Overview
The Arkansas Children’s Nutrition Center Biostatistics and Data Innovation Core supports statistical and bioinformatics needs and is directed by Keith Williams, Ph.D., vice chair of education in the Department of Biostatistics at UAMS. The Biostatistics and Data Innovation team collaborates with Arkansas Children’s Nutrition Center scientists to support statistical consultation and/or analysis. Brian Piccolo, Ph.D., serves as the associate director of the Biostatistics and Data Innovation Core, with a focus on statistical analysis and visualization of –omics based data, along with an additional faculty member in the Department of Biostatistics, and a data scientist to collaborate with Williams and Piccolo.
Access to an Innovative Computing Facility
Dedicated office space with multiple workstations, team members have access to some of the latest in computing technology
Next-gen Sequencing
Assets for next-gen sequencing are available through the ACRI core lab, including access to a NextSeq2000 and Miseq desktop sequencer.
Sequencing and Array-based Platforms
Gene expression analysis (transcriptomics), epigenetics (DNA methylation and ChiP-seq) and microbial genomics (microbial ecology and metagenomics)

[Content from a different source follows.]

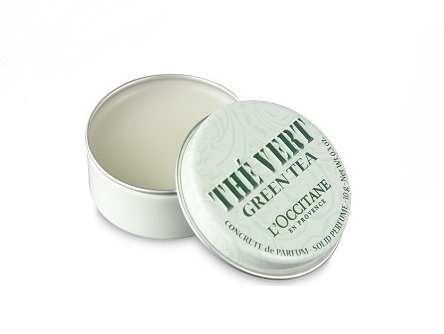 L'OCCITANE - CONCRETE THE VERT, GREEN TEA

Practicing in the Latest Software
Tools for mathematical modeling, bioinformatics analysis, genomics, microbiomics, and transcriptomics analyses
In Greater Detail
For bioinformatics analysis, the Arkansas Children’s Nutrition Center has an Illumina Compute Server (running Linux Redhat), a networked 36-core 128GB RAM/12TB computation server (Ubuntu-Linux), a networked 36-core 128GB RAM/12TB computation server (Ubuntu-Linux), a networked 20-core 128GB RAM/16TB computation server and stand-alone MacPro (12-core, 16TB, 64 GB RAM), and two quad-core iMac computers with 32 GB RAM. Software tools for genomics, microbiomics, and transcriptomics analyses include short-read aligners (Bowtie2, BWA, STAR), and other tools such as QIIME, QIIME2, MetaMos, SeqMonk, TOPHAT, Cufflinks, FASTQC, MACS, Qeseq, IGV, Circos, R Bioconductor, and Cytoscape. Tools for mathematical modeling such as Bio-python, Mathematica, MATLAB, and ChromHMM and ChromDiff are available on separate workstations.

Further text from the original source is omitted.